This application claims the priority of German Patent Application No. 100 29 263.1 filed Jun. 15, 2000, which is incorporated herein by reference.
The invention relates to an antenna system, in particular a high-power microwave antenna with a pulse generating source for generating a pulse to be radiated toward a target.
For the realization of indirectly conveyed HPM (high-power microwave) active systems, antennas or antenna systems requiring little structural space must be provided to meet the carrier system requirements. In addition, these should also meet the HPM source requirements with respect to voltage-sustaining capacity, surface quality, antenna gain, directional efficiency, etc.
U.S. Pat. No. 5,671,133 discloses a HPM source, for example, for a HPM active system.
A HPM active system that is conveyed is described in U.S. Pat. No. 5,192,827. For the non-lethal destruction of a target, meaning destruction of only the electronic components of the target, this HPM active system is provided with a projectile as carrier system. A TEM (transverse electromagnetic) horn antenna, an arrangement of dipoles, or a helical antenna (wire) with angular accuracy, is proposed for the microwave antenna. The antenna gain and directional efficiency are very low and non-homogeneous, particularly for wire-type antennas. The field intensity that can be radiated is determined by the environmental conditions of the HPM active system. The maximum field intensity that can be radiated with horn antennas is restricted by the horn antenna aperture size that is subject to the geometric edge parameters of the carrier system.
The configuration of a horn antenna used as a ground station antenna for satellite radio is described in European published Application Patent Application No. EP 0 128 970 A1. Another type of horn antenna is known from U.S. Pat. No. 5,568,160 and a cylindrical hybrid horn antenna is described in U.S. Pat. No. 4,783,665. The principle of a multi-horn antenna follows from the U.S. Pat. Nos. 5,113,197 as well as 4,758,842.
The aforementioned microwave antennas are not suitable for use especially in conveyable HPM active systems because the structural space for installing these types of antennas does not exist in the carrier system.
Thus, it is the object of the invention to provide an antenna that requires little structural space and additionally permits the radiation of short HPM pulses.
This object generally is achieved according to the present invention by an antenna system, in particular a high-power microwave antenna system, comprising a pulse-generating source for generating a pulse to be radiated by the antenna toward a target; an antenna formed by a conductive inner surface of an antenna airbag that is electrically connected to the pulse-generating source; and a gas generator for filling the antennas airbag with a gas to inflate the airbag and render it operative for radiating the pulse from the source.

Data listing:
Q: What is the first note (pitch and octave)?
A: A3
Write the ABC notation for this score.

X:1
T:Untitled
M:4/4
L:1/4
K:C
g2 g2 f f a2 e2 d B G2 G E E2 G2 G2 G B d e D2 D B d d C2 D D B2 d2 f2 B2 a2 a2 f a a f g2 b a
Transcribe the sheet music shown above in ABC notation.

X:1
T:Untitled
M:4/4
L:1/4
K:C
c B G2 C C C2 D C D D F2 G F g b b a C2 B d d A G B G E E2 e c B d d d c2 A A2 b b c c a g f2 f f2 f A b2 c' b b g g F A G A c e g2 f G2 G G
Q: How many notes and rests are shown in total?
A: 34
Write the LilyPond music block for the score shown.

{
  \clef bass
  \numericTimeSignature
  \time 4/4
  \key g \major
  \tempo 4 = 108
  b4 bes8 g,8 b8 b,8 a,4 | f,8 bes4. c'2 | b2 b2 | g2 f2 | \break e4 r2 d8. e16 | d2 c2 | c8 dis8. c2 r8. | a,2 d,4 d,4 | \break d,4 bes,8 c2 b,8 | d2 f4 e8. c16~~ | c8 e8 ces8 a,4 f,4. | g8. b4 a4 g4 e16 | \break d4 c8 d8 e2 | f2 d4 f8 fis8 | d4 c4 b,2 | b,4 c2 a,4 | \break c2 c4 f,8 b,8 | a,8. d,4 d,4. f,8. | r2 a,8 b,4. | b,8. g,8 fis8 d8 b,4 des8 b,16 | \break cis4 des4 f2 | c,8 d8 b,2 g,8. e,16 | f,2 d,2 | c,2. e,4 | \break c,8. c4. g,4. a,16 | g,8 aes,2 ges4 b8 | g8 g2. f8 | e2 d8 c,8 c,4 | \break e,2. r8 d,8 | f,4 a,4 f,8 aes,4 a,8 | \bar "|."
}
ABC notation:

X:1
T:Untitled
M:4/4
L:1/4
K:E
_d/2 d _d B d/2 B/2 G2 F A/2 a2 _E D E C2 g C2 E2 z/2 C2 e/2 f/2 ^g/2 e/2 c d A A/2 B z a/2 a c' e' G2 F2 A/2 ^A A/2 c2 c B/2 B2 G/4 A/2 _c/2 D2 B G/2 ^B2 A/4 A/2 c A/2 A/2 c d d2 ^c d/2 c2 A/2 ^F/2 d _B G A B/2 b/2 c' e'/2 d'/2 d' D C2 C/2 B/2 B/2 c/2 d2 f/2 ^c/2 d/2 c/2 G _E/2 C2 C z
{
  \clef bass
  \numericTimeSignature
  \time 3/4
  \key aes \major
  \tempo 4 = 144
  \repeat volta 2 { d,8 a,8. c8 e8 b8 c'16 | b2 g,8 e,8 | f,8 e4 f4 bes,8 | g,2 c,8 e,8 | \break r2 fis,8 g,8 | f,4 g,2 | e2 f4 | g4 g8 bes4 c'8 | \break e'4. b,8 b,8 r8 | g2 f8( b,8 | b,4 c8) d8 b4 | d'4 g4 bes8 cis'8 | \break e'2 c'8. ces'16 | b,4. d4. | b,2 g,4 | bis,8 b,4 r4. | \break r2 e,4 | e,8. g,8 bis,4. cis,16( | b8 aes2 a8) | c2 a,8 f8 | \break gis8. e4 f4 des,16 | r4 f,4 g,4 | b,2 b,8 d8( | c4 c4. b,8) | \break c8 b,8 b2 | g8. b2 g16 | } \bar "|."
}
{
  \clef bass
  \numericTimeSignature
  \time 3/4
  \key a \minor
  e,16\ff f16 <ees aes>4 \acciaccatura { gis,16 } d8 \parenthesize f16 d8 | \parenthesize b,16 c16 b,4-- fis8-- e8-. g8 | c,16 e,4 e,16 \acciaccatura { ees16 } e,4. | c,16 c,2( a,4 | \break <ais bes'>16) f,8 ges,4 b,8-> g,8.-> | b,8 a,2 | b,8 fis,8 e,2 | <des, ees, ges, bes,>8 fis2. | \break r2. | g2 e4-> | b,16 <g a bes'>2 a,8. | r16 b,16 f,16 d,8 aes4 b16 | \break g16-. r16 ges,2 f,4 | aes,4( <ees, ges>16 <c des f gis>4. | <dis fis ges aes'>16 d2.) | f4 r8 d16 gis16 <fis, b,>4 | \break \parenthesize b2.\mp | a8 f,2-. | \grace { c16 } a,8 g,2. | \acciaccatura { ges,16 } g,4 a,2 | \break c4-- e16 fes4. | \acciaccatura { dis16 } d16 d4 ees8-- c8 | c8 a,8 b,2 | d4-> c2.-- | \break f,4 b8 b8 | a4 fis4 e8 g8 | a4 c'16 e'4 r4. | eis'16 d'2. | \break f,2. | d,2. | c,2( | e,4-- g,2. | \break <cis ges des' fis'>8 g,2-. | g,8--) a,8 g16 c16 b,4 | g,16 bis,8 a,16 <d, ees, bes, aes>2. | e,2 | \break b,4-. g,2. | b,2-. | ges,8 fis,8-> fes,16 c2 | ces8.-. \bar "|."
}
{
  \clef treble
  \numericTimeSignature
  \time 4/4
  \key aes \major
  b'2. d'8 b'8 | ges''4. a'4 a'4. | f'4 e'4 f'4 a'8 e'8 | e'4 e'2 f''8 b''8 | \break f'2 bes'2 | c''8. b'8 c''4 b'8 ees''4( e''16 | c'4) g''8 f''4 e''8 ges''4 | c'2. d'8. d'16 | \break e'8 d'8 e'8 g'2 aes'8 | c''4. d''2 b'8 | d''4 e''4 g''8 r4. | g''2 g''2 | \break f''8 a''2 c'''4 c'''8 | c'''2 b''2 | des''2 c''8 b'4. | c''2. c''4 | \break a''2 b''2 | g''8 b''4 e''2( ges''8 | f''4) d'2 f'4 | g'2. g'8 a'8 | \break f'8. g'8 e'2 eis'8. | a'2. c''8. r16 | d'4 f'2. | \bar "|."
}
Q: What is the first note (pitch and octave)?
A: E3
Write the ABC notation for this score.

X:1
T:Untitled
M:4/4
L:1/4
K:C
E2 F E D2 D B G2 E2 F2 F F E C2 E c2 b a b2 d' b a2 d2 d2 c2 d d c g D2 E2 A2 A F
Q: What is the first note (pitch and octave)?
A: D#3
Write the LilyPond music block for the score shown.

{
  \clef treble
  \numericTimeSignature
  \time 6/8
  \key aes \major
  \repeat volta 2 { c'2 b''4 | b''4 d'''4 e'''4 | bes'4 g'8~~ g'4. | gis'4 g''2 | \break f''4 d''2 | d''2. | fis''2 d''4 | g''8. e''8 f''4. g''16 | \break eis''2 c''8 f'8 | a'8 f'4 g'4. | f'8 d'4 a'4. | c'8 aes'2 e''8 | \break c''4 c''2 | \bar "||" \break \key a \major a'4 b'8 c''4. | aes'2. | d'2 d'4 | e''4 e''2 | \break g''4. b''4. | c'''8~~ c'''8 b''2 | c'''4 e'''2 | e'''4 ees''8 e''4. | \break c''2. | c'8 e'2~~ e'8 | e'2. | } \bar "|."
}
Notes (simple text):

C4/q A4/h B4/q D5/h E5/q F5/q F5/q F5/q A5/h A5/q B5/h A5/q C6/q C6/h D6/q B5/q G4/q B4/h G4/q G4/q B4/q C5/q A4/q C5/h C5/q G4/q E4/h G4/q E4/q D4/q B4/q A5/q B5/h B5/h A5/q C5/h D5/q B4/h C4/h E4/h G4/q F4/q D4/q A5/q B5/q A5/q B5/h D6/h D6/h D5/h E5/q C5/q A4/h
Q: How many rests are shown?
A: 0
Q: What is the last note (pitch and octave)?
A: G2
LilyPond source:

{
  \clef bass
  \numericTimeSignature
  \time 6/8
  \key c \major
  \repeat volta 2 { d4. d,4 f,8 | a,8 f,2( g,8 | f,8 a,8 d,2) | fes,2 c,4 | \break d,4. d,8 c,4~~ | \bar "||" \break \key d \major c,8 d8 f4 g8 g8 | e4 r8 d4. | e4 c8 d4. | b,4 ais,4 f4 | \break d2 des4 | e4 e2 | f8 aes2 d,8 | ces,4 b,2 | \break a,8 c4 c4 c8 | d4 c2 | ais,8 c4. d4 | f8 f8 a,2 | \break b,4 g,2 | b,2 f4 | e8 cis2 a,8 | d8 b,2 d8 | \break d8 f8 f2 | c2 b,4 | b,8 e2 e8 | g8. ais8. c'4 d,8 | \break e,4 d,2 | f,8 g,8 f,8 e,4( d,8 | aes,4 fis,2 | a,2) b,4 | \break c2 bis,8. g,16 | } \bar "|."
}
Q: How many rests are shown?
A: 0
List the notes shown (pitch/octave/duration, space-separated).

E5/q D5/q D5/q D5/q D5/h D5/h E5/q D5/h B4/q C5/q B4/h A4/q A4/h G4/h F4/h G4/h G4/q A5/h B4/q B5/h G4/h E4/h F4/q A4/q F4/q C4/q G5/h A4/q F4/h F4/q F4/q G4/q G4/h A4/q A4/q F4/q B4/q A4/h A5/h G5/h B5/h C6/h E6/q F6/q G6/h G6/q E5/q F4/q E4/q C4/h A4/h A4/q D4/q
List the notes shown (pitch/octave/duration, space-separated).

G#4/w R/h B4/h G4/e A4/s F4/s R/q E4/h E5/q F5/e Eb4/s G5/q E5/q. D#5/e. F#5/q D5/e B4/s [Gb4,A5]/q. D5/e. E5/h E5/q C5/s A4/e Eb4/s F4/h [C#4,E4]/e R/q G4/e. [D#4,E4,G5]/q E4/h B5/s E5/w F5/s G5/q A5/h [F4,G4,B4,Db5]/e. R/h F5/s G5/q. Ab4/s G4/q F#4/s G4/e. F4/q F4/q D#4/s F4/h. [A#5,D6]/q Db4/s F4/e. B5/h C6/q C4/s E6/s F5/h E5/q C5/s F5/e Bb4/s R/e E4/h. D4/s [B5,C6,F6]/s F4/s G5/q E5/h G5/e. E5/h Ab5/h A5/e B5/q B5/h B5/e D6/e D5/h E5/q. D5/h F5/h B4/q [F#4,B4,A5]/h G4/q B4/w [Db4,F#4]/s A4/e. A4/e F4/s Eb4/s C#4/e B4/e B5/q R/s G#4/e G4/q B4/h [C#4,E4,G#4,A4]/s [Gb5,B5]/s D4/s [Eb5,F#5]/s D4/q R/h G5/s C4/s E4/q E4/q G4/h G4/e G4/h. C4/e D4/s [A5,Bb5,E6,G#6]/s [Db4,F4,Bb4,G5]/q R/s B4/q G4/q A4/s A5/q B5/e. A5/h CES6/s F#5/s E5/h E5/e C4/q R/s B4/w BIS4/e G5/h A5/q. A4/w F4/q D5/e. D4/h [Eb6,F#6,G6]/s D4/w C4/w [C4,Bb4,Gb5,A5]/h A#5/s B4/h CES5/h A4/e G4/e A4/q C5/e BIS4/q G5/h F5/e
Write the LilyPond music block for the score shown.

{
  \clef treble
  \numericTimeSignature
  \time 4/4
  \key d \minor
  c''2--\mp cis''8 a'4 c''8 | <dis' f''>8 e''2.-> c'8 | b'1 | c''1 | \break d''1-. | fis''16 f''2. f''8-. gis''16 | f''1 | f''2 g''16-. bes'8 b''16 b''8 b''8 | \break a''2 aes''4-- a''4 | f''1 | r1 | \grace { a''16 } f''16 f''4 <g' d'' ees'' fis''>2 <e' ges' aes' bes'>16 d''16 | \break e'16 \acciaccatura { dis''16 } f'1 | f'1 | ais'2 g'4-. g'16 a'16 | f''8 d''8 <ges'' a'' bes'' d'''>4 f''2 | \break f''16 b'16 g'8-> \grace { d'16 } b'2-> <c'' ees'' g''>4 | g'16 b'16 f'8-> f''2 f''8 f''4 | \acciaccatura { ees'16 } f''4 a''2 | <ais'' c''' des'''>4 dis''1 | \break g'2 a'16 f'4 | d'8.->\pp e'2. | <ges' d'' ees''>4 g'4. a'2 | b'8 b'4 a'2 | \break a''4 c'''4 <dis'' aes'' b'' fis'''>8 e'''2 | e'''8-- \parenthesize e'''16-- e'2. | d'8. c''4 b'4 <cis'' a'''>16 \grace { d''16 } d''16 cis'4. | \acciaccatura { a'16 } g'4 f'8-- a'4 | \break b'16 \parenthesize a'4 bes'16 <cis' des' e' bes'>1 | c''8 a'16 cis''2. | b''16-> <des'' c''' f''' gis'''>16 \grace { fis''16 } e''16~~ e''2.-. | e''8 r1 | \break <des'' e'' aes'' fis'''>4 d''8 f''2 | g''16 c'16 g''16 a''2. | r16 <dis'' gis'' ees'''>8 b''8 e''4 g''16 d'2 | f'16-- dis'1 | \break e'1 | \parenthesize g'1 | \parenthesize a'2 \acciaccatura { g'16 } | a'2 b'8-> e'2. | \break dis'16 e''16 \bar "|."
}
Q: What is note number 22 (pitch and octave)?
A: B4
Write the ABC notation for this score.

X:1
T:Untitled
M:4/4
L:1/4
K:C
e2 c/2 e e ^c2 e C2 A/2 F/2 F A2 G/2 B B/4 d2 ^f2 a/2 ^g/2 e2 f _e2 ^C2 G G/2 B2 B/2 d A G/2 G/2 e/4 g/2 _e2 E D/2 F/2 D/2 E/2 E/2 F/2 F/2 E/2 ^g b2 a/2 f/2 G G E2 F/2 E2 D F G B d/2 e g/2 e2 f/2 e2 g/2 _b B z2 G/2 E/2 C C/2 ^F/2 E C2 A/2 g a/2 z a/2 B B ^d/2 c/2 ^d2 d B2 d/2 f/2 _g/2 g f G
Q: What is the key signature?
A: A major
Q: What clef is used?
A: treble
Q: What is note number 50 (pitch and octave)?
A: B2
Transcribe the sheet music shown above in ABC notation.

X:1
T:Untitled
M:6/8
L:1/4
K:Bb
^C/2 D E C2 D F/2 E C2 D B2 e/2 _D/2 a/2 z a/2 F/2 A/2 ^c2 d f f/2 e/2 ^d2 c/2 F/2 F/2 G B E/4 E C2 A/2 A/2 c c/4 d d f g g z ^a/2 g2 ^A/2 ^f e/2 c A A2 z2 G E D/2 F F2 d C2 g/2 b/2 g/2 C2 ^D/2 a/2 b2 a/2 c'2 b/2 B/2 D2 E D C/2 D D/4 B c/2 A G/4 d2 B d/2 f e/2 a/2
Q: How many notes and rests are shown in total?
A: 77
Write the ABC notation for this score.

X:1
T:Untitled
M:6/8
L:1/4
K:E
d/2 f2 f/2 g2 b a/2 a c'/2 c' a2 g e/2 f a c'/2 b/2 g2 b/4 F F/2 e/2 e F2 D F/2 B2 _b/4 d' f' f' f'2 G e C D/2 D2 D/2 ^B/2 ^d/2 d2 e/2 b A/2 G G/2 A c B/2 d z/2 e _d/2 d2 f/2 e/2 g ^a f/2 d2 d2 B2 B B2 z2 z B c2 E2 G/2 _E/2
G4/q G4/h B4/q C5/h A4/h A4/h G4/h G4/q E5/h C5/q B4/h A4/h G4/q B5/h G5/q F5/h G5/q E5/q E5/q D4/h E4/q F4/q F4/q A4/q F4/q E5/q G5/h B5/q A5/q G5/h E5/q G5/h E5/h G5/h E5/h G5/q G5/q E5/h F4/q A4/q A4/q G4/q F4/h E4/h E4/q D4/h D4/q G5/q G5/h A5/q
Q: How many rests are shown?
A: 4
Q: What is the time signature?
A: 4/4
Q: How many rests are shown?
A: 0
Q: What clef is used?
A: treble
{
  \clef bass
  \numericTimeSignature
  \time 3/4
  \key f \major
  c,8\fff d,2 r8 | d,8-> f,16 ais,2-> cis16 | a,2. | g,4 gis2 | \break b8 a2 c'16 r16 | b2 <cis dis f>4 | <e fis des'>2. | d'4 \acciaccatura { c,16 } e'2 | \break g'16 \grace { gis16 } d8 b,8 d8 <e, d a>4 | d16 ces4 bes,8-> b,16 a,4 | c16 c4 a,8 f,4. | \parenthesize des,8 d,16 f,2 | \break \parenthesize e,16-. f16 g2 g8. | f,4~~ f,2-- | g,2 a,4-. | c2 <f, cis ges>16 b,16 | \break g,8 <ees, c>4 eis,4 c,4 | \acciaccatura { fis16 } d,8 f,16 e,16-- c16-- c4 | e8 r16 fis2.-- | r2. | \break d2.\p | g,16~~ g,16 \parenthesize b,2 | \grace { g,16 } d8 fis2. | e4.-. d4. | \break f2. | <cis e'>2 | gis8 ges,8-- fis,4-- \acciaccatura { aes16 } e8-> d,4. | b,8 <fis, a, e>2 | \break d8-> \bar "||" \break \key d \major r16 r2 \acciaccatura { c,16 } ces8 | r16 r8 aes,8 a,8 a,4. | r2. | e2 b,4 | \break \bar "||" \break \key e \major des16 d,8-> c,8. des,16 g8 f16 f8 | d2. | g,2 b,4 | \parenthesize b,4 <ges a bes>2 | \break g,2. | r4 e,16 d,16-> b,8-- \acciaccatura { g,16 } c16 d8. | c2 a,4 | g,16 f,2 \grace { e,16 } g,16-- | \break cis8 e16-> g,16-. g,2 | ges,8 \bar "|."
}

- **Set exercise**
Copy the antenna patent text between "The invention relates" and "toward a target.", inclusive, and swap "target" for "objective".

- **Answer to the task**
The invention relates to an antenna system, in particular a high-power microwave antenna with a pulse generating source for generating a pulse to be radiated toward a objective.